Texas Tech University

Pursuing Excellence

Stacy Stockard Caliva

January 27, 2022

(VIDEO) Gordon and Joyce Davis choose Texas Tech agriculture college for a $44 million gift – the largest in Texas Tech University history.

Gordon Davis peers into the trophy case in the foyer of the Texas Tech meat science lab that bears his name. A steady stream of students in red hardhats and white lab coats — the uniform of the meat lab — walk back and forth behind him between the classrooms that flank the space. 

Gordon as advisor for high school team

“Guess how many awards I could find that we won for meat judging when I got here in 1980,” he asks. “From 1938, when the team started, until 1981 when I coached my first team.”

He holds up a single finger. “One.”

Dozens of silver and gold championship cups pack the trophy case. A separate section holds the program's national championship cups.  

Davis makes his way out of the foyer down the adjoining hallway that leads to the meat cooler — a hallway lined on the right with team photos and the names of donors and on the left – with 20 uninterrupted feet of trophy cases, four shelves high. The glass shelves bow from the weight of the trophies they support.

“Look at them,” he reminisces, glancing over the hundreds of plaques won by four decades of meat judging teams. “There are so many they're stacked like books. And we started with one.”   

Gordon's first meats team
Gordon's first meats team. (1981)

Davis initiated Texas Tech's meat judging dynasty and now is the namesake of the Gordon W. Davis College of Agricultural Sciences & Natural Resources with a $44 million gift he and his wife, Joyce, made in December 2021. The couple also decided to make an additional $1 million gift to Texas Tech Athletics, making their $45 million total gift the largest single investment in Texas Tech history. 

The Pursuit of Excellence 

Texas Tech hired Davis away from the University of Tennessee in 1980 to become an assistant professor in the Department of Animal & Food Sciences and coach of the meat judging team. Other universities dominated meat judging and meat science, and Texas Tech had never even been a part of the national conversation in the field.  

1982 Meats Team
First meats team to win a contest. (1982)
Jeannie Kuper, Tery Rolan, Ken Cable, Tommy Wheeler, Brad Welch and Gordon Davis
Not pictured: Jay Hoes and coaches Monica Hightower and Mark Miller

While working on his master's degree at Texas A&M University a few years earlier, Davis, alongside his long-time mentor, professor Gary C. Smith, became the first person to coach a meat judging team to a perfect 6-0 season and adopted a motto of “the pursuit of excellence.” He arrived in Lubbock ready to revolutionize the program.

__Goal__: Can you print everything in the article about the Davis gift from "He holds up" down to "meats team. (1981)", word for word?

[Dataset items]

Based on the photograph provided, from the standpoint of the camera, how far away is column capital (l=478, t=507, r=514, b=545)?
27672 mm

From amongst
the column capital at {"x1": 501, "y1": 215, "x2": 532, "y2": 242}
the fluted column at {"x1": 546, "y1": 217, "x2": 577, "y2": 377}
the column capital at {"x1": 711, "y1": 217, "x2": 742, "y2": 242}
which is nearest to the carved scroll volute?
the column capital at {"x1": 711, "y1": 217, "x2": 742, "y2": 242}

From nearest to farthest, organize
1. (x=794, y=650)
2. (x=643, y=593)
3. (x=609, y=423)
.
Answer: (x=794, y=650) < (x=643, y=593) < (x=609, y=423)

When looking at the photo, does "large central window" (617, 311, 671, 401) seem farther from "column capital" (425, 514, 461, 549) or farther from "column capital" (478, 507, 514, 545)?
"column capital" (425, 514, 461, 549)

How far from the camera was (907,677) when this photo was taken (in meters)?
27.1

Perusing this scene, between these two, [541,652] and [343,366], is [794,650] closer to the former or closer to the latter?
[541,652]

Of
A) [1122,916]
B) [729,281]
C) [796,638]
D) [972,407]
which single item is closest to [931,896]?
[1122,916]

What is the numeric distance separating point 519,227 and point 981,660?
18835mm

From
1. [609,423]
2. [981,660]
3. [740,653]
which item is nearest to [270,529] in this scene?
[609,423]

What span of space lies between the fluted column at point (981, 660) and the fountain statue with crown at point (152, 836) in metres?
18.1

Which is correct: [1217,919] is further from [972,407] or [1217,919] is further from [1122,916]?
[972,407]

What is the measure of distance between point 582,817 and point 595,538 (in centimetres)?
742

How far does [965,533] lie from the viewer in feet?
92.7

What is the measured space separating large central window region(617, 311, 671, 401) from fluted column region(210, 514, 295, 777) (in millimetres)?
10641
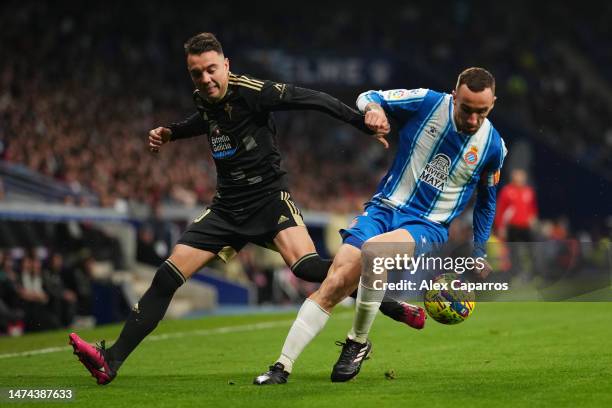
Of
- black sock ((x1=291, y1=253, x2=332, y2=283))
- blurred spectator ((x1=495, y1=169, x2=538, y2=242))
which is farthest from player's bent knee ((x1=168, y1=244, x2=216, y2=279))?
blurred spectator ((x1=495, y1=169, x2=538, y2=242))

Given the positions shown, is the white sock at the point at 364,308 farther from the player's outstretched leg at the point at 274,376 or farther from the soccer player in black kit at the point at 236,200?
the player's outstretched leg at the point at 274,376

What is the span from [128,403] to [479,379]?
2.35m

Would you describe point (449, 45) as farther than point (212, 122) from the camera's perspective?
Yes

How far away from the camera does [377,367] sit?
7.93 m

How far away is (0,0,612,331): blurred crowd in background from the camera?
1909 centimetres

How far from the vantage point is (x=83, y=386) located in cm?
699

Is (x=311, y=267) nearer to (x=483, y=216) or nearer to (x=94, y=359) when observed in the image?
(x=483, y=216)

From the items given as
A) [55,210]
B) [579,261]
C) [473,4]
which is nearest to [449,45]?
[473,4]

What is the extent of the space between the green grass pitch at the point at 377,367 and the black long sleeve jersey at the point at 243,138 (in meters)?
1.30

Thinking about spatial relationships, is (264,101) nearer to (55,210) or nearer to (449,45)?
(55,210)

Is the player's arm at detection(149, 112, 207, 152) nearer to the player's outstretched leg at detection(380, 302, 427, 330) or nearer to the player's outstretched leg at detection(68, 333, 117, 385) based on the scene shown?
the player's outstretched leg at detection(68, 333, 117, 385)

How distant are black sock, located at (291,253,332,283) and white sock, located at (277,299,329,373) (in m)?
0.43

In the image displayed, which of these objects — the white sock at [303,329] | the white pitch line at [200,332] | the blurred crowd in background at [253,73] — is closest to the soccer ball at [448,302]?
the white sock at [303,329]

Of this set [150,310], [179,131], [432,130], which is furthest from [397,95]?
[150,310]
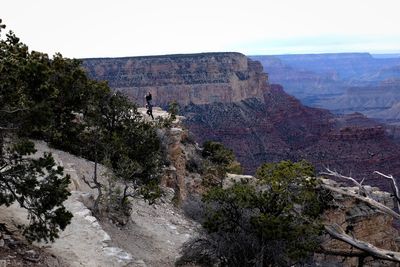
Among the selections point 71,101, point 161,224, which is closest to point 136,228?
point 161,224

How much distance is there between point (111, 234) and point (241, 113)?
8655 centimetres

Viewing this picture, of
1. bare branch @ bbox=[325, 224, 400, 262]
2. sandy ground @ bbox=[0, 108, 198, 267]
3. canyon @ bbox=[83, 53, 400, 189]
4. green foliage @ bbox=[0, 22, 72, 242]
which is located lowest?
canyon @ bbox=[83, 53, 400, 189]

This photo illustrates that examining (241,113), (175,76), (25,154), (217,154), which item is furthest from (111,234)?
(175,76)

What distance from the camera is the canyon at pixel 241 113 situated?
82.1 meters

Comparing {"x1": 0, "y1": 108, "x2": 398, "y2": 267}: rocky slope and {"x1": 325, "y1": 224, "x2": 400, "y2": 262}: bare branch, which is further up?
{"x1": 325, "y1": 224, "x2": 400, "y2": 262}: bare branch

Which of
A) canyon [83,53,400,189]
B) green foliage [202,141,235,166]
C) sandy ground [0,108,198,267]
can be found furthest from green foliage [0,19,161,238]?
canyon [83,53,400,189]

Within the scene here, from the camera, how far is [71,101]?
19.5 meters

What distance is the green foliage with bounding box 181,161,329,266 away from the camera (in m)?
11.3

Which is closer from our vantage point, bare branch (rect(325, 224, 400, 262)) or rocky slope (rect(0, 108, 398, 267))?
bare branch (rect(325, 224, 400, 262))

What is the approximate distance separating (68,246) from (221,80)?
92.6 m

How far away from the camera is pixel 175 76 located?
100m

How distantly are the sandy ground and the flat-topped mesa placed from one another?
250ft

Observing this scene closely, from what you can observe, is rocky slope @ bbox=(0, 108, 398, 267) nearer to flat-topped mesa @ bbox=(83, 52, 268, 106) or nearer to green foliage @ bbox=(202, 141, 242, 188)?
green foliage @ bbox=(202, 141, 242, 188)

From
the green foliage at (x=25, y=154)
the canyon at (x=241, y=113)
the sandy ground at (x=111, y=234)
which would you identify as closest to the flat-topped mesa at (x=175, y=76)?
the canyon at (x=241, y=113)
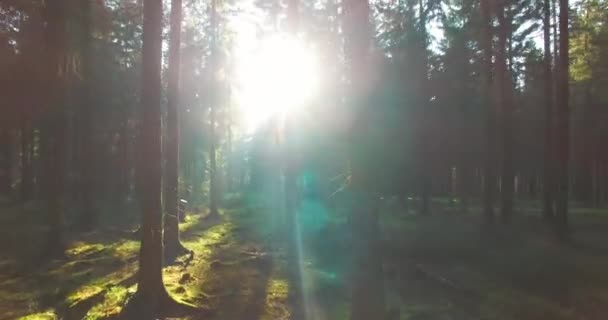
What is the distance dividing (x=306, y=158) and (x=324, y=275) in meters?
16.0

__Correct output__:
He holds up a single finger. “One.”

Dozens of silver and gold championship cups pack the trophy case. A separate section holds the program's national championship cups.  

Davis makes his way out of the foyer down the adjoining hallway that leads to the meat cooler — a hallway lined on the right with team photos and the names of donors and on the left – with 20 uninterrupted feet of trophy cases, four shelves high. The glass shelves bow from the weight of the trophies they support.

“Look at them,” he reminisces, glancing over the hundreds of plaques won by four decades of meat judging teams. “There are so many they're stacked like books. And we started with one.”   

Gordon's first meats team
Gordon's first meats team. (1981)